→ **Direction 1**
In the Garrett v. Trotter excerpt, how much money did the plaintiff demand as damages?
→ **Direction 2**
List every party to the case named in the Garrett v. Trotter excerpt.
→ **Direction 3**
Carry on the Garrett v. Trotter excerpt from the point where it stops.

→ **Document excerpt**

○ ○ ○ ○ ○

Garrett v. Trotter

Decision Date30 June 1871
Citation65 N.C. 430
PartiesELIZABETH O. GARRETT v. ABRAM TROTTER and JEREMIAH FIELDS.
CourtNorth Carolina Supreme Court
OPINION TEXT STARTS HERE

Whether in a complaint for the recovery of realty, it is sufficient to allege that the defendants are in possession of the locus in quo, and withhold the possession thereof from plaintiff. Quere?

Assuming that the complaint is defective, advantage ought to have been taken thereof in “apt time,” and it cannot be considered “apt time,” to have filed an answer to the merits, and make the objection at the trial term.

Such a complaint is sufficient, and the defect, if any, is aided by the defendants' answer, which shows that they understood the complaint to charge an illegal withholding of the possession.

The doctrine of aider, express or implied, and the principles applicable to defective pleading discussed and explained. Love v. Commissioners of Chatham, 64 N. C. 706, cited and approved.

Action for the recovery of realty, tried before Tourgee, J., at Fall Term, 1870, of GUILFORD Superior Court.

The plaintiff alleges in her complaint, that she is seized for life of certain premises, describing them with sufficient certainty.

In article II of the complaint, she alleges that the defendants are in possession thereof and withhold the same from her. Then she demands judgment for the possession of the premises, and for one hundred dollars as damages sustained, &c.

The defendants in their answer admit that the plaintiff is the owner of the locus in quo, but “deny they withhold the same illegally.” They also aver that they are entitled to the land for three years commencing in January, 1868, by virtue of a lease made to the defendant Fields by the plaintiff. The pleadings were filed at Spring Term, 1869.

When the cause was reached for trial, and before the jury were empanelled, the defendants objected to the hearing of any testimony on behalf of the plaintiff against the defendants, because said complaint omitted to set forth, “that the defendants were wrongfully and unlawfully in possession of the premises described in the complaint, and wrongfully and unlawfully withheld the same from the plaintiff.”

○ ○ ○ ○ ○

Records of spatial reasoning questions
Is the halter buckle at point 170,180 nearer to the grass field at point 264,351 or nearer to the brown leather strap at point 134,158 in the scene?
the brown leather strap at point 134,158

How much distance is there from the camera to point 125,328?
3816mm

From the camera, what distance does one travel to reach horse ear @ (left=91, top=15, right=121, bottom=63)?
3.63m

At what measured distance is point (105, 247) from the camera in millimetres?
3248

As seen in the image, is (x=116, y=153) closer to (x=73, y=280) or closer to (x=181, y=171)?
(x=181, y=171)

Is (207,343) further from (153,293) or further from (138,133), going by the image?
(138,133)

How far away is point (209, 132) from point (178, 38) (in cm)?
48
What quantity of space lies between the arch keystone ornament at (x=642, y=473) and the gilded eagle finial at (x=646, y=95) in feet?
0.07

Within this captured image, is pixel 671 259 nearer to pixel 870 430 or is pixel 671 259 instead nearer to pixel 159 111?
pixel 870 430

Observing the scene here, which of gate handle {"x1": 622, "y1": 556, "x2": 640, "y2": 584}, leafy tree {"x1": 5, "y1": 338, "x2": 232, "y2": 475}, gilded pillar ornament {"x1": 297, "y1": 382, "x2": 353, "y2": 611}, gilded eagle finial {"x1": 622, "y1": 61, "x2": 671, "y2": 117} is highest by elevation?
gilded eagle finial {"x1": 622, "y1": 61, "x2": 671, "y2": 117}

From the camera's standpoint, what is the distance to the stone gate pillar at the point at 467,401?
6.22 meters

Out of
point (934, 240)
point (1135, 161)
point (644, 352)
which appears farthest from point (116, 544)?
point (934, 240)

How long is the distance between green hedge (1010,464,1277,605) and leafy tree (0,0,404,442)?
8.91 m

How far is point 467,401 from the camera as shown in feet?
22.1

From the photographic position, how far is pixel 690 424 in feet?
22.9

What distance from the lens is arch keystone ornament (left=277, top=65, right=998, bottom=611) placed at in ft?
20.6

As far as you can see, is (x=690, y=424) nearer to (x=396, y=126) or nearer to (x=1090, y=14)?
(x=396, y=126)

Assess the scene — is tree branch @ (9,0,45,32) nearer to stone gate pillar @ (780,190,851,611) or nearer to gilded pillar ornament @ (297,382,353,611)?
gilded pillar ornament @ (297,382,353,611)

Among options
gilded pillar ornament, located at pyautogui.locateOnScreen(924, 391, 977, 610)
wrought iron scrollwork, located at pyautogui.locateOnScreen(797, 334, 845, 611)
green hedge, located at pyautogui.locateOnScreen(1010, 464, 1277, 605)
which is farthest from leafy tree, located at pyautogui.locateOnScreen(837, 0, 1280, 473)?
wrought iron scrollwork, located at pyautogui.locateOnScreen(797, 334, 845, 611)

○ ○ ○ ○ ○

→ **Exercise output 1**
One hundred dollars.

→ **Exercise output 2**
Elizabeth O. Garrett, Abram Trotter, Jeremiah Fields

→ **Exercise output 3**
The said objection being considered by the Court, it was ordered that said action be dismissed. Judgment and appeal.

Dillard & Gilmer and Mendenhall, for plaintiff .

Scott & Scott and Ball & Keogh, for defendants .

PEARSON, C. J.

It appears by the record, that the controversy between the parties is in regard to a lease for a term of three years, which the defendants allege the plaintiff made to Fields.

This allegation is denied by the plaintiff, issue is joined and comes on for trial; but a motion is made by the counsel of the defendants in medias res, and the action is dismissed, without the merits of the case being touched.

The first reflection suggested by this state of facts must be under a Code of Civil Procedure, professing its main object to be, to have every case decided ““upon the merits,” and to this end abolishing the distinction between actions at law and suits in equity, and all the forms of such actions and suits, C. C. P., sec. 112; abolishing all the forms of pleading heretofore existing, sec. 91; declaring no variance shall be deemed material, unless it has actually misled the adverse party in maintaining the merits on his side, sec. 128; and allowing amendments on a scale so liberal that it may well be said “any thing may be amended at any time;” for, before or after judgment, the pleading, process or judgment may be amended by “inserting other allegations material to the case,” and by “conforming the pleading or proceeding to the facts proved,” sec. 131, 132. How does it happen that a case could thus go off, without touching merits?

There is error on the grounds:

1. The complaint alleges that the defendants are in possession of the land, and withhold the same to her damage, one hundred dollars.

The answer admits that the detendants are in possession of the land, but deny that they withhold the same from the plaintiff, illegally, as is alleged in the complaint; and then avers the fact of a lease by her for a term of three years, which is unexpired.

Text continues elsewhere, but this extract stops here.